[[ DATA SHOWN, beginning ]]

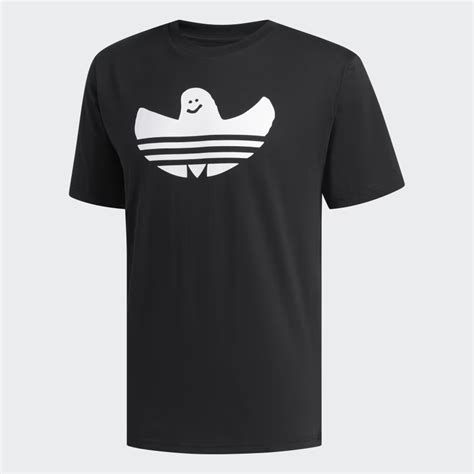 Camiseta Adidas Ec7373 Shmoo Preto Everest A Maior Do Brasil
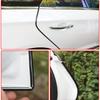 Mirhua Car Door Molding Door Edge Protector 5M White Car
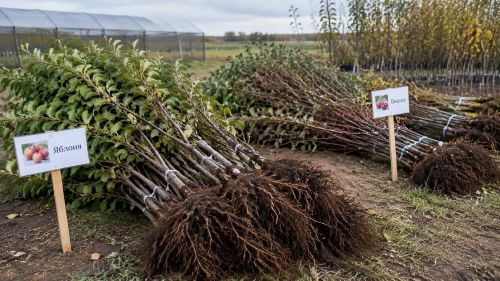 Агрономы назвали лучшие сроки посадки вишни, сливы и яблони осенью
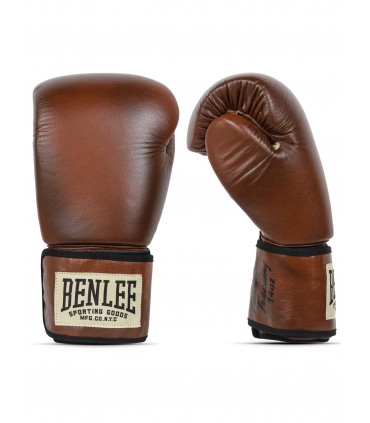 BENLEE VINTAGE LEATHER GLOVES PREMIUM TRAINING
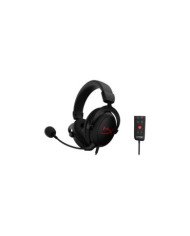 HyperX Cloud Core  Headset  full size  wired  USB 35 mm jack  b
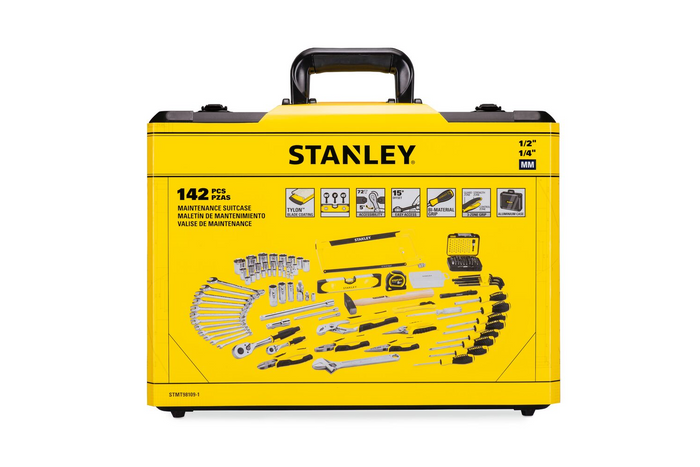 Zestaw serwisowy STANLEY STMT98109-1 walizka z narzędziami 142szt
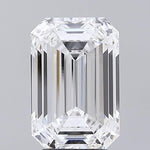 IGI 4.03 Carat Emerald Lab Grown Diamond 人工培育鑽石 實驗室人造鑽石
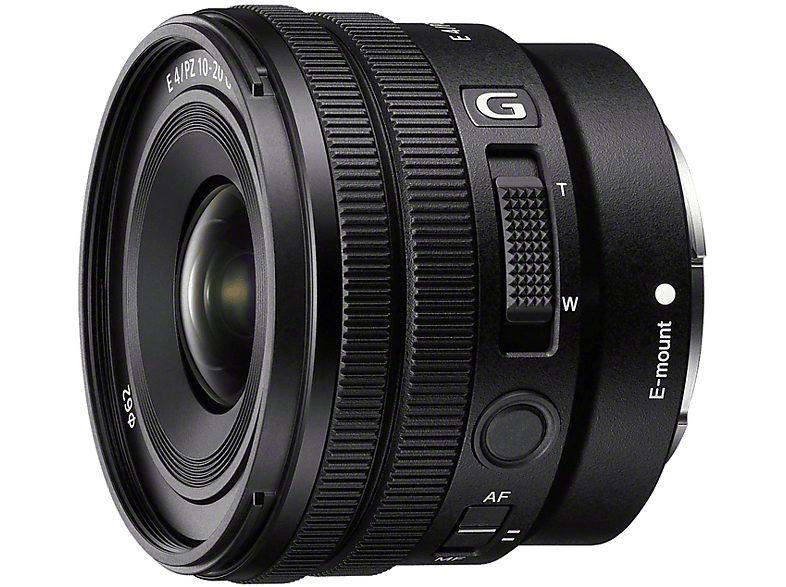 Sony Objektiv E PZ 10-20mm f4.0 G (APS-C)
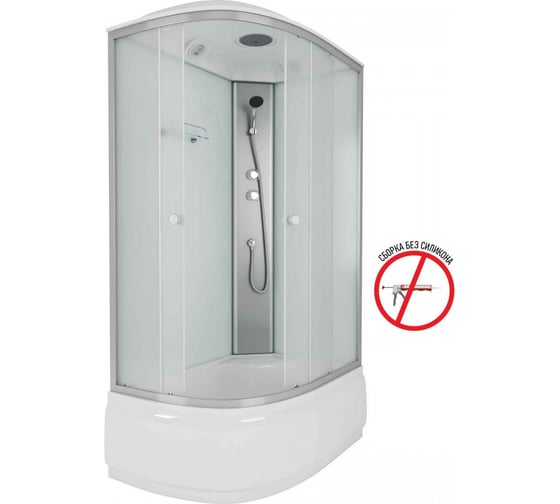 Душевая кабина NIAGARA Eco 1200x800x2150 мм, 4 места E120/80/40R/MT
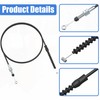 NOFIXS 06900406 Chute Deflector Cable Fits ariens Replacement Parts 06900018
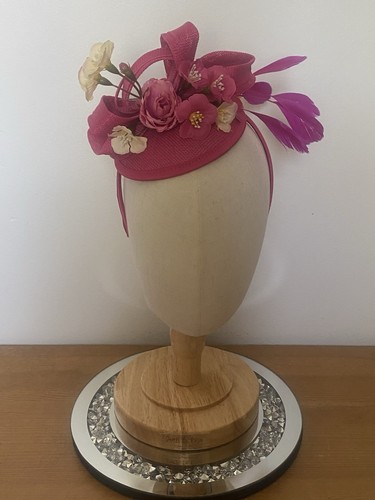 New cerise pink - cerise, hat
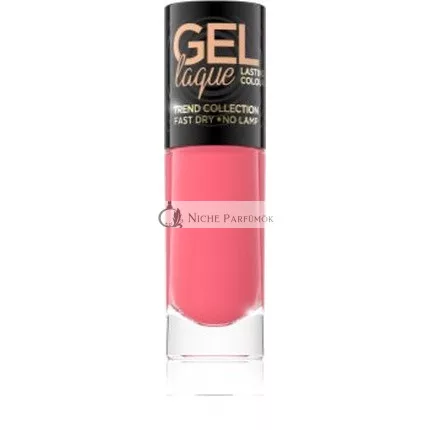 Eveline Cosmetics 7 Tage Gel Laque Nagellack, 8 ml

[[ DATA SHOWN, end ]]

REQUIRED WORK: The answer should consist only of the lines above from the one with "Агрономы назвали лучшие" through the one with "NOFIXS 06900406 Chute", repeated exactly, with no pictures among them.

SOLUTION TO THE EXERCISE:
 Агрономы назвали лучшие сроки посадки вишни, сливы и яблони осенью
 BENLEE VINTAGE LEATHER GLOVES PREMIUM TRAINING
 HyperX Cloud Core  Headset  full size  wired  USB 35 mm jack  b
 Zestaw serwisowy STANLEY STMT98109-1 walizka z narzędziami 142szt
 IGI 4.03 Carat Emerald Lab Grown Diamond 人工培育鑽石 實驗室人造鑽石
 Sony Objektiv E PZ 10-20mm f4.0 G (APS-C)
 Душевая кабина NIAGARA Eco 1200x800x2150 мм, 4 места E120/80/40R/MT
 NOFIXS 06900406 Chute Deflector Cable Fits ariens Replacement Parts 06900018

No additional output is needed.